* Records for the exercise:
• • • •
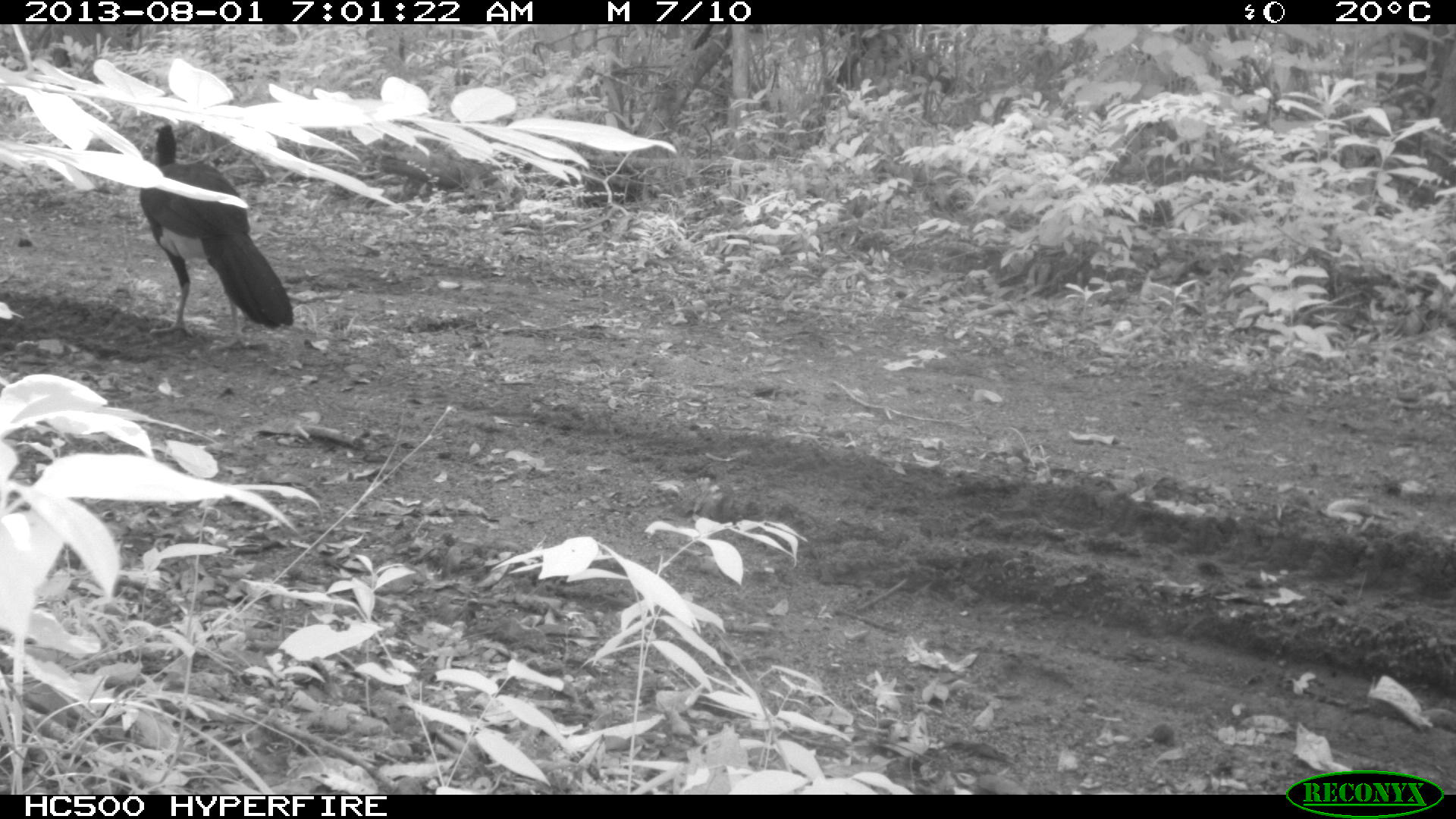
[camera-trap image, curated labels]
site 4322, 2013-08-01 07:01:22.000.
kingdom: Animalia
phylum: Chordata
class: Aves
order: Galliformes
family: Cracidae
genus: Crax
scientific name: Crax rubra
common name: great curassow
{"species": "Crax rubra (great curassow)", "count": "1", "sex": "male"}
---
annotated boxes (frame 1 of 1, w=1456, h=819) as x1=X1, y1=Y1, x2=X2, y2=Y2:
• • • •
* What you will do: Starting at the first entry above and ending at the last, write everything out exactly except the pictures.

* Task solution:
[camera-trap image, curated labels]
site 4322, 2013-08-01 07:01:22.000.
kingdom: Animalia
phylum: Chordata
class: Aves
order: Galliformes
family: Cracidae
genus: Crax
scientific name: Crax rubra
common name: great curassow
{"species": "Crax rubra (great curassow)", "count": "1", "sex": "male"}
---
annotated boxes (frame 1 of 1, w=1456, h=819) as x1=X1, y1=Y1, x2=X2, y2=Y2:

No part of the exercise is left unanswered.